Fehlermeldungen werden mit einer Nummer angezeigt. Der Programmierer muß dann im Handbuch nachlesen, um welchen Fehler es sich handelt. Nach dem Drücken der Leertaste setzt das System die Übersetzung fort. In den Editor verzweigt das System nach dem Tippen der Run/Stop-Taste. Nachdem das Programm vollständig übersetzt worden ist, stellt der Compiler noch eine kleine statistische Analyse auf (Bild 2). Sie enthält beispielsweise die Anzahl der Konstanten oder Variablen im Programm. Der Code wird automatisch unter dem Programmnamen, der in der Kopfzeile angegeben wurde, auf der Diskette gespeichert.

Bild 2. Das »Statistical Summary« liefert Detailinformationen

Zeilenorientierter Editor

Der Editor von Profi-Pascal arbeitet zeilenorientiert. Diese einfache Lösung bietet den Vorteil, daß er wenig Platz im Arbeitsspeicher belegt und für das Programm rund 43 KByte übrig bleiben. Nachteilig ist jedoch, daß beim Einfügen von Programmteilen große Sorgfalt auf die Numerierung der Zeilen verwandt werden muß. Eine Zeile faßt 80 Zeichen und ist mit RETURN abzuschließen. Der Editor ähnelt ansonsten stark dem des Basic-Systems.
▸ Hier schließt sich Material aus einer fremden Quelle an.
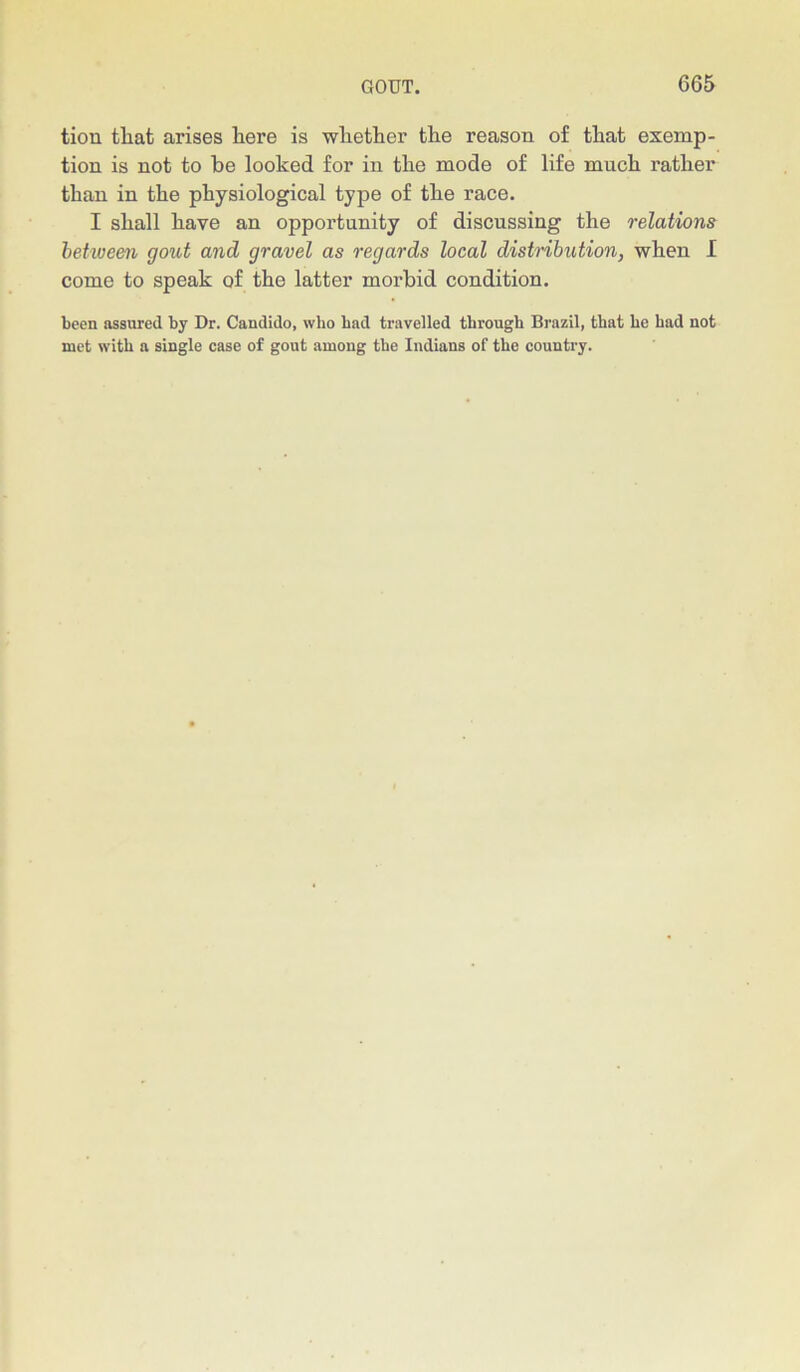 tiou tliat arises here is whether the reason of that exemp- tion is not to be looked for in the mode of life much rather than in the physiological type of the race. I shall have an opportunity of discussing the relations between gout and gravel as regards local distribution, when I come to speak of the latter morbid condition. been assured by Dr. Candido, who had travelled through Brazil, that he had not met with a single case of gout among the Indians of the country.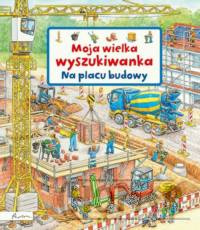 Moja wielka wyszukiwanka Na placu budowy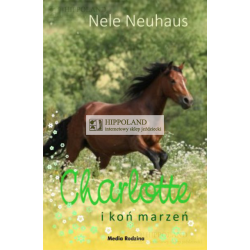 CHARLOTTE - Tom 1. Koń marzeń - Nele Neuhaus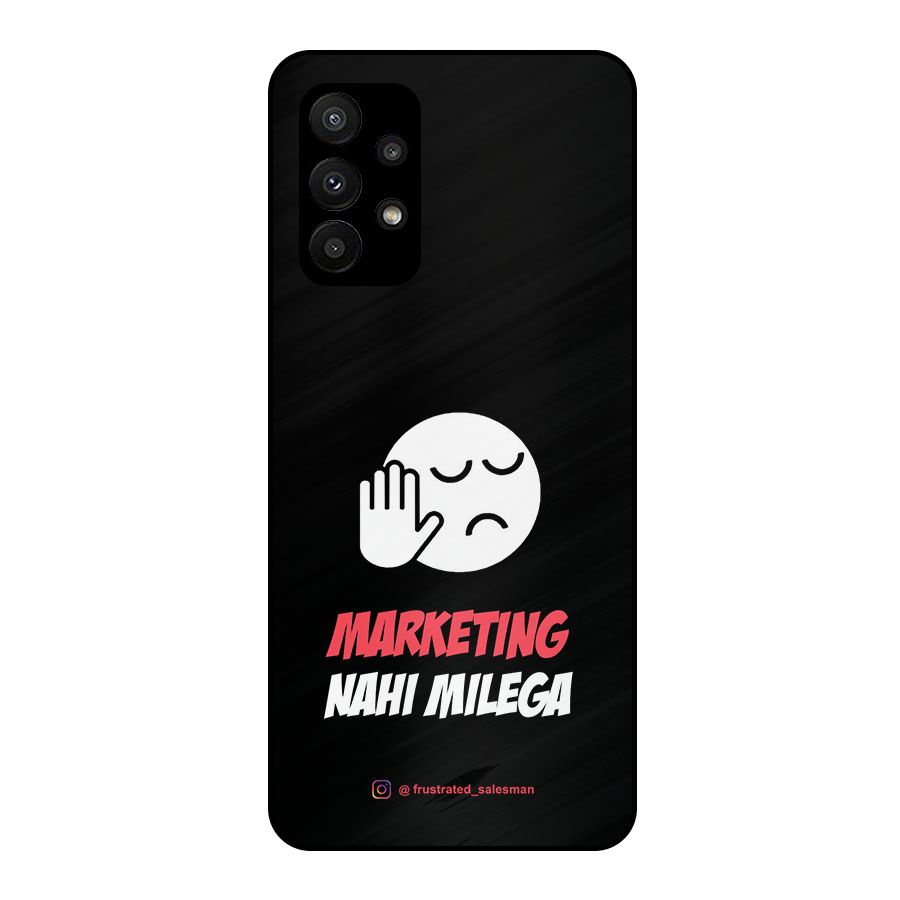 Marketing Nahi Milega Black Metal Back Case for Galaxy A23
Der Quelltext des Editors wird mitgeliefert. Er ist bis auf einige zeitkritische Prozeduren, die in Assembler programmmiert wurden, in Pascal geschrieben. So kann der Benutzer den Editor nach eigenen Vorstellungen verändern.

Profi-Pascal enthält zusätzlich noch einen Programmteil Utility (Bild 3) mit Funktionen zur Verwaltung von Dateien und Disketten. Dazu zählen das Initialisieren einer Diskette, Kopieren von Dateien und Disketten, Löschen, Laden und Umbenennen von Dateien sowie das Sichern einer Datei vor Überschreiben und die Ausgabe des Inhaltsverzeichnisses.

Bild 3. Viele praktische Funktionen zum Bearbeiten von Dateien

Beim Arbeiten mit dem Utility-Paket ist Vorsicht geboten, wie auch das Handbuch anmerkt. Auf falsche Eingaben wird teilweise äußerst garstig reagiert. Erst das Drücken des Netzschalters führt zurück ins System.

Das deutsche Handbuch ist sehr ausführlich gehalten, enthält ein Stichwortverzeichnis und ist 326 Seiten dick. Der Leser muß allerdings bereits mit Pascal vertraut sein, denn das Handbuch kann und soll kein Pascal-Lehrbuch ersetzen.

Trotz dieser kleinen Schwächen erfreut Profi-Pascal das Herz eines Pascal-Programmierers. Der Wirth-Standard wird erstmals bei einem C 64-Pascal ohne Abstriche erfüllt. Viele zusätzliche Erweiterungen ermöglichen das volle Ausnutzen aller Fähigkeiten des C 64-Systems, durch den integrierten Assembler sind sehr effiziente, maschinennahe Programme möglich. Relative Dateien verbessern die Datenverwaltung gegenüber Standard-Pascal enorm.

Alles in allem handelt es sich bei Profi-Pascal also um eine der leistungsfähigsten Pascal-Versionen überhaupt. Sowohl dem Pascal-Puristen als auch dem C 64-System-Spezialisten steht damit ein ideales Werkzeug zur Verfügung, das sich zu Recht mit dem Attribut »Profi« schmücken darf.

(Silvia Gutschmidt/ev)

Info: Profi-Pascal für Commodore 64, Data Becker, 198 Mark.